Il est ce cinéaste, quelque part entre le premier Rossellini, le deuxième Bergman et le dernier Antonioni, de ce qui ne peut se communiquer. Et c’est là son réalisme, là la cruauté (au premier sens de cru comme le rappelait Joël Magny citant le philosophe Clément Rosset dans sa monographie consacrée au cinéaste et parue aux éditions des Cahiers du Cinéma) qui préside à la réalisation de ses films. Mettre à nu le nerf (de la guerre des uns avec ou contre les autres) : Pialat n’appuie que là où ça fait mal. A titre personnel, ce moment terrifiant de Passe ton bac d’abord (qui, entre autre chose, contient à lui seul toute l’excellente série initiée par Arte en 1994, Tous les garçons et les filles de leur âge), lorsque le père en voiture revient tard du boulot.

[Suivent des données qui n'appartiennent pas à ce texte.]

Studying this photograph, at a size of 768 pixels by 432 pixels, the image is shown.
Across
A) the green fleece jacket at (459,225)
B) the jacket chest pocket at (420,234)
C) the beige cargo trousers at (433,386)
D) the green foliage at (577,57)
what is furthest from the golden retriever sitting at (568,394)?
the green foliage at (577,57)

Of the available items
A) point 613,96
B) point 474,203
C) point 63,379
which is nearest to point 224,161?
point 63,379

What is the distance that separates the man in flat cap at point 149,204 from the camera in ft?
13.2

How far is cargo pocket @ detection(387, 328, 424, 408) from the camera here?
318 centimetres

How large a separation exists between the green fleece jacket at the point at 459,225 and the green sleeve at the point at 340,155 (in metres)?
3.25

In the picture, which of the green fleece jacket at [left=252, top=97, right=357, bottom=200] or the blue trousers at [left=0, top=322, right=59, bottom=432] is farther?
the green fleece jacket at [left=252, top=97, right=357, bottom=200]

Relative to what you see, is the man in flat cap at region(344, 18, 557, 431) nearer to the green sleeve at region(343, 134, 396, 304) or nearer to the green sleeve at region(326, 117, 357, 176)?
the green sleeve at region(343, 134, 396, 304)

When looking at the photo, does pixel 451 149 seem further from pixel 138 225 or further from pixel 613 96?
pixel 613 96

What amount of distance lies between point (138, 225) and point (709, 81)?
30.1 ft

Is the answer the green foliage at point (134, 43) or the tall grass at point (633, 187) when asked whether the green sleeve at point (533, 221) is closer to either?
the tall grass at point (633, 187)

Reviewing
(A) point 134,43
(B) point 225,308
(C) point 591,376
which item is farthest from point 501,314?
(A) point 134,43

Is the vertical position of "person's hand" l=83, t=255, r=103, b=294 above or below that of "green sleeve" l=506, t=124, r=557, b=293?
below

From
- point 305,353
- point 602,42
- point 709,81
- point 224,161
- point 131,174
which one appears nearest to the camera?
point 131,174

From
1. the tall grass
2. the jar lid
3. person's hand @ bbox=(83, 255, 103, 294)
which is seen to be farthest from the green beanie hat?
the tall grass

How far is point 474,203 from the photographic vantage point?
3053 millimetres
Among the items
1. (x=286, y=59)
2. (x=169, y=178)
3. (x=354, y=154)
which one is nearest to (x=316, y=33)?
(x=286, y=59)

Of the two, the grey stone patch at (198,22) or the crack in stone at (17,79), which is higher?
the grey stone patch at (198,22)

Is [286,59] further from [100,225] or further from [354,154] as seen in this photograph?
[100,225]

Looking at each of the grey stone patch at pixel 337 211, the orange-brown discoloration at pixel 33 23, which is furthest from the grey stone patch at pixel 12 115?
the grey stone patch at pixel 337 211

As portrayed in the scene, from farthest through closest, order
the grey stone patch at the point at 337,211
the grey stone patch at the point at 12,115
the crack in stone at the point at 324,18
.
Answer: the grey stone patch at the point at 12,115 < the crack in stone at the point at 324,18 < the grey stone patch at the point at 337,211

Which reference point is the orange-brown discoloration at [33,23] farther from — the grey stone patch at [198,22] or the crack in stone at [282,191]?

Il fait nuit, nous rentrons avec lui dans le pavillon de banlieue, la caméra est placée à côté du conducteur, à la place du mort (ce sera Pialat qui, dans le rôle du père, disparaît d’une bonne moitié de A nos amours). C’est un travelling avant que seuls éclairent les feux avant du véhicule, comme une trouée de lumière arrachant un plan de cinéma du noir de la salle, et qui est un pur condensateur de malaise. Et que voit cet homme ? Un cul. Et ce cul, c’est celui de sa fille (Sabine Haudepin) prise par derrière par un garçon. Il n’est alors nul besoin d’être père pour connaître ce que c’est que d’être envahi par le spectre de l’inceste et son cortège grouillant d’énigmes irrésolues.

  Van Gogh (c) D.R.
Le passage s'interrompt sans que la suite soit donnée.